**SELECTED TEXT**
(begin)

And he may have loved you once upon a time, but if he still loved you, he would listen to you and let you be free. He wouldn't say sh*t like he'd become friends with your husband to stay close to you. That's not love, nor is that some epic romantic statement. That is utterly selfish. And he only wants you now for selfish reasons. Men like this piss me off to no end. And I've dealt with this selfish kind. So you need to put your foot down and stop being weak and stop caving in. Do not reply to any of his emails/messages/calls no matter what. If he shows up at work, tell him you'll call security. If you keep giving him the cold shoulder, he will have to eventually stop. And maybe save his texts/emails that imply that HE tries contacting you, as proof if need be to show his parents and wife that it's him and not you.

Re: Being friends with your Ex

Nosheen, being friends with your ex is not a bad thing at all provided one is only staying FRIENDS. anything above that and you are into a mess. the things you have narrated clearly indicates and you are aware of this too that he is looking to remain on a romantic relationship with you. if you say that he do love you so ok i buy that he still loves you, you too still loves him but the reality is that you two can not be live togather now. i also agree that if you love someone you cant take him/her out of your heart but dear loving someone by your heart and keeping a romantic relationship with that person even after you married someone else is a different ball game altogather. i agree that it must have been difficult for both of you to completely cut off with each other, what you both could have done was to engage with each other but not like every single day-day n night. instead you could have engaged like once or twice a week and not via text because texting can go on and on but on phone and update each other about general stuff and anything important and refrain from any romantic/emotional stuff. this way it could have been easier for you two to get off the romantic relationship and begun to live like good friends.
however now since things are getting out of ur hands i suggest instead of threatening him just make him understand your point that you feel miserable this way and want to live a peaceful live and also to move on and only way you can be in touch with him if he wants is by just friends only. then set the DOs and DONTs for him and see if he follows them and you should also follow those.

Re: Being friends with your Ex

Nosheen, the very fact that he offered you to be his second wife proves that he is content with his first marriage. If he wasn't he would not be interested in keeping that marriage going. I have a khalu who was born and brought up in Birmingham who was originally forced to marry a village girl from Pakistan. But he divorced his ex-wife and he and his parents [who realised their mistake later] arranged her marriage to another man in the UK and now she is happy in her new life.

If this guy was unhappy with his first marriage he would be wanting to leave her. Not chasing another woman. Because even if he had you he could only spend half his free time with youin a supposedly loving and fulfilling marriage and the other half in his so-called unwanted marriage.

(end)

**PROBLEMS TO WORK ON**
[1] In the forum thread about staying friends with an ex, where was the writer's khalu born and brought up?
[2] Carry on the forum thread about staying friends with an ex, starting after its final sentence.

**RECORDS SUPPLIED**

(begin)

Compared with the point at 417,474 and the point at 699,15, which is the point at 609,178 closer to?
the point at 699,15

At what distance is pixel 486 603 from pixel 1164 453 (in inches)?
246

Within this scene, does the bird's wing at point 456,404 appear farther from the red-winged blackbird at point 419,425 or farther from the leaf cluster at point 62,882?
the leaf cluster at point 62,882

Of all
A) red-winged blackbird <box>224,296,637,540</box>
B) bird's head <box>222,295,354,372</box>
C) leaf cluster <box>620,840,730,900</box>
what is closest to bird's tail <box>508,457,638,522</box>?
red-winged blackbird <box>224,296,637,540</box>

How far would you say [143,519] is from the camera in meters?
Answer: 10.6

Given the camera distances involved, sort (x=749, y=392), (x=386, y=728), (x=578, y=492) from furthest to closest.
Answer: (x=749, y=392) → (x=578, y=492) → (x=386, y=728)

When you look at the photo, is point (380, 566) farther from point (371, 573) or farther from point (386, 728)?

(end)
(begin)

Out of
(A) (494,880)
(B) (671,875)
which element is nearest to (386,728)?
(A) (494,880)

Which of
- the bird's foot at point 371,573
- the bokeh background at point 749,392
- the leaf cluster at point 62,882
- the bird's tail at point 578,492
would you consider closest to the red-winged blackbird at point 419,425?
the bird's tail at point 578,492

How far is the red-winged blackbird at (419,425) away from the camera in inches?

(end)

**PER-TASK OUTPUTS**
[1] Birmingham.

[2]
I think you should actually go and sek his details and have a straight talk with his wife. Report this guy to the police if you have to for stalking you

Overall I commend you for battling with your emotions in dealing with a guy you loved. I realise its not easy for any woman to forget her first love. You are better than many other women out there who do not even consider the wife of the men after them.

Re: Being friends with your Ex

I don't think Nosheen wants to do anything, she is just here to vent out for being out of love, this guy is her dream guy and can not and will quit seeing him.
Most of the advice here is common sense, and its not rocket science to tell him go take a hike dude, but she won't. She wants all of us to feel sorry for her and make sure that we say he is bad guy.
Nosheen, you had engagement for one and half year and you don't have his parents number or his home number, no contacts, you must be on Mars or something? You don't know where he lives? Again you are just venting out here and also want to keep him.

Re: Being friends with your Ex

Before you can find your way out of this mess you will need to admit a few things:

  • You ARE the mistress here.
  • You ARE potentially ruining the life of an innocent woman that probably has no clue what's going on.
  • You ARE the one that continues to enable this man's transgressions by keeping the communication channel(s) open.
  • You DO NOT WANT to discontinue this relationship because you fear that letting go means accepting that he has moved on and you haven't.
  • You are INSECURE.
  • You are acting in a very SELFISH manner.

game?

Re: Being friends with your Ex

You people just come on the forum to trash others, don’t you? If it was your own sister asking for advice, would you have used words like mistress? Muzna and Paheli and everyone else liking their comments? I don’t think so. There is a way to make your point without offending the other person.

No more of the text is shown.